Centralized Resource Publishing
Remote Desktop Services in Windows Server 2012 enables you to publish and manage resources, such as RemoteApp programs, session-based desktops, and virtual desktops, from a centralized console. Using this new publishing feature, you can get an historic view of resources assigned to end users, change published resources for any given collection, and edit properties of published resources.
In addition to the centralized console, you can now configure a RemoteApp and Desktop Connection URL by using Group Policy, and then give users access to the URL automatically through an email address.
What’s new in RAS
Multi-tenant site-to-site VPN Gateway
With Windows Server 2012 R2, hosts can deploy multi-tenant site-to-site (S2S) gateways to provide cross-premises connectivity from networks at the tenant sites to virtual networks that are dedicated per tenant in the host’s network. The virtual network of the tenant could be built on top of Hyper-V Network Virtualization or VLAN at the hoster. A single gateway instance is capable of serving multiple tenants with overlapping IP address spaces, maximizing efficiency for the host as compared to deploying separate gateway instance per tenant. The Routing and Remote Access (RRAS) gateway is a software-only solution that can be deployed in multiple instances of multi-tenant RRAS servers to balance the load.
Multi-tenant Remote Access VPN Gateway
With Windows Server 2012, hosts can allow transparent VPN access to virtual machines that are replicated in the cloud even after a failure when the entire site of the tenant goes down. Windows Server 2012 reduces the CAPEX and OPEX for hosts with a single RRAS gateway that can service multiple tenants with overlapping IP address spaces. The RRAS gateway is a software-only solution that can be deployed in multiple instances of multi-tenant RRAS servers to balance the load.
In Windows Server 2012, Border Gateway Protocol (BGP) enables dynamic distribution and learning of routes by using site-to-site (S2S) RRAS interfaces. This feature enables hosts (primarily infrastructure-as-a-service (IaaS) providers) to deploy BGP on a multi-tenant RRAS S2S gateway, so that the gateway can learn what packets need to be routed to the Internet, tenant premises, and tenant virtual network at the host, and then route them accordingly. A RRAS gateway with BGP enabled can also be deployed by enterprises at their premises edge to distribute internal routes to other edge gateways (of the same enterprise in physical or virtual networks) over secure tunnels.
Web Application Proxy is a new Remote Access role service in Windows Server 2012 R2. Web Application Proxy provides reverse proxy functionality for web applications inside your corporate network to allow users on any device to access them from outside the corporate network.

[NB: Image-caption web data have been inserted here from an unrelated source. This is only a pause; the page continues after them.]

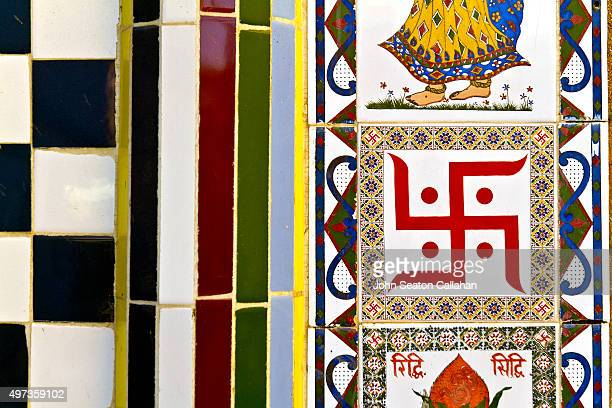 swastika symbol and decor at hindu temple - nazi flag stock pictures, royalty-free photos & images
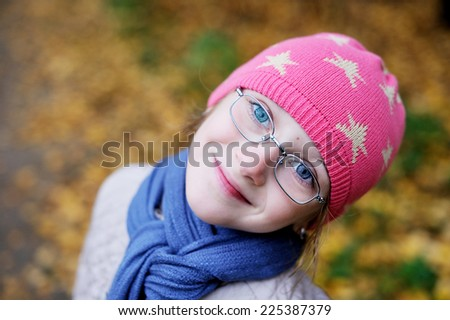 Pretty little kid  girl in glasses has fun during the walk in beauty autumn forest - stock photo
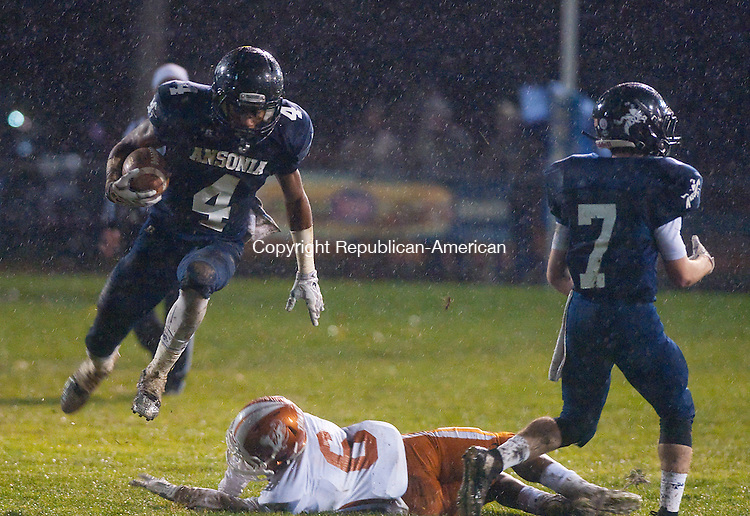 ANSONIA, CT--- -120115JS09--Ansonia's Tajik Bagley (4) jumps over a tackle attempt by Capital Prep's Rich Hunter (6) during their Class S Quarterfinal game Tuesday at Jarvis Stadium in Ansonia. <br /> Jim Shannon Republican-American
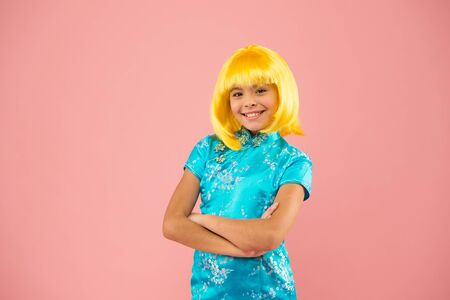 Japanese style. Eastern trends for teens. Hobby and entertainment. Pop culture. Anime fan. Cosplay kids party. Child cute cosplayer. Cosplay outfit. Otaku girl yellow wig. Cosplay character concept Stock Photo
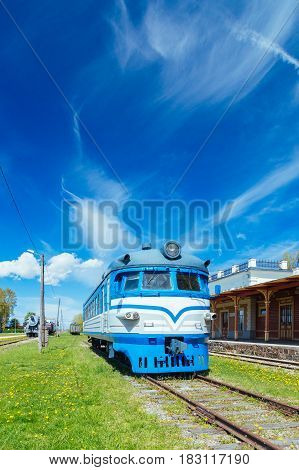 Old vintage locomotive against wonderful clouds and sky by sunny springtime day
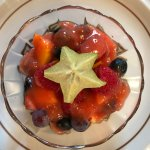 Exotic fruits and berries in a pureed fruit sauce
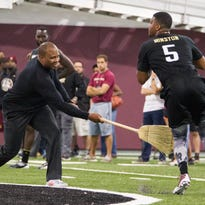 Trainier George Whitfield, left, tries to disrupt quarterback Jameis Winston during Florida State Pro Day in Tallahassee, Fla., Tuesday, March 31, 2015. (AP Photo/Mark Wallheiser)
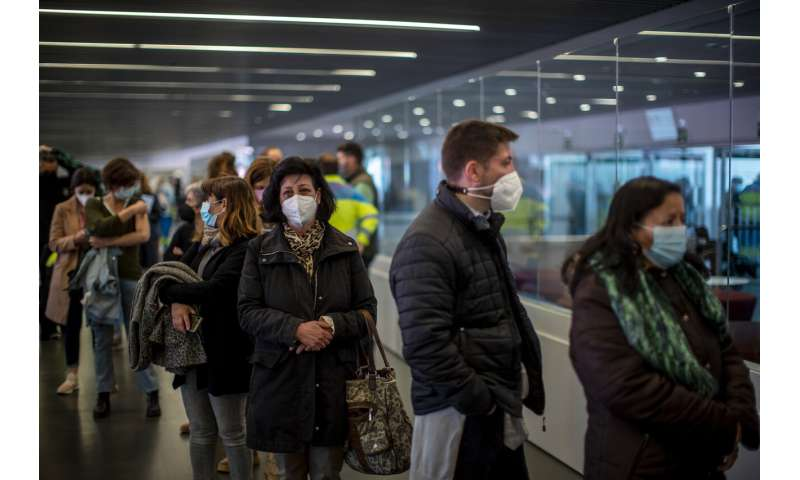 Spaniards line up for AstraZeneca amid concerns over vaccine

SSL VPN plug-in from non-Microsoft vendors
Windows 8.1 for x86, amd64 (and ARM in Windows RT 8.1) support the SSL VPN plug-in from the following non-Microsoft VPN vendors:
- Dell SonicWall, Inc.
- Juniper Networks, Inc.
- F5 Networks, Inc.
- Checkpoint Software Technologies, Ltd.
Site-to-site IKEv2 IPsec tunnel mode VPN
Cross-premise connectivity is a feature in Windows Server 2012 R2 and Windows Server 2012 that provides the network connectivity to enable service hosting providers to migrate their applications and infrastructure to the cloud. This feature includes a site-to site Internet Key Exchange version 2 (IKEv2) tunnel-mode VPN connectivity solution and management interface. Windows Server 2008 R2 introduced IKEv2 support in RRAS for VPN connections. An IKEv2 VPN provides resilience to the VPN client when the client moves from one network to another or when it switches from a wireless to a wired connection. The use of IKEv2 and IPsec allows support for strong authentication and encryption methods. RRAS in Windows Server 2012 R2 and Windows Server 2012 provides added feature enhancements to enable IKEv2 for site-to-site VPN connections.
Windows PowerShell 5.0
Windows Powershell 5.0 have hundreds of new cmdlets which helps IT Administrator to perform tasks more quickly.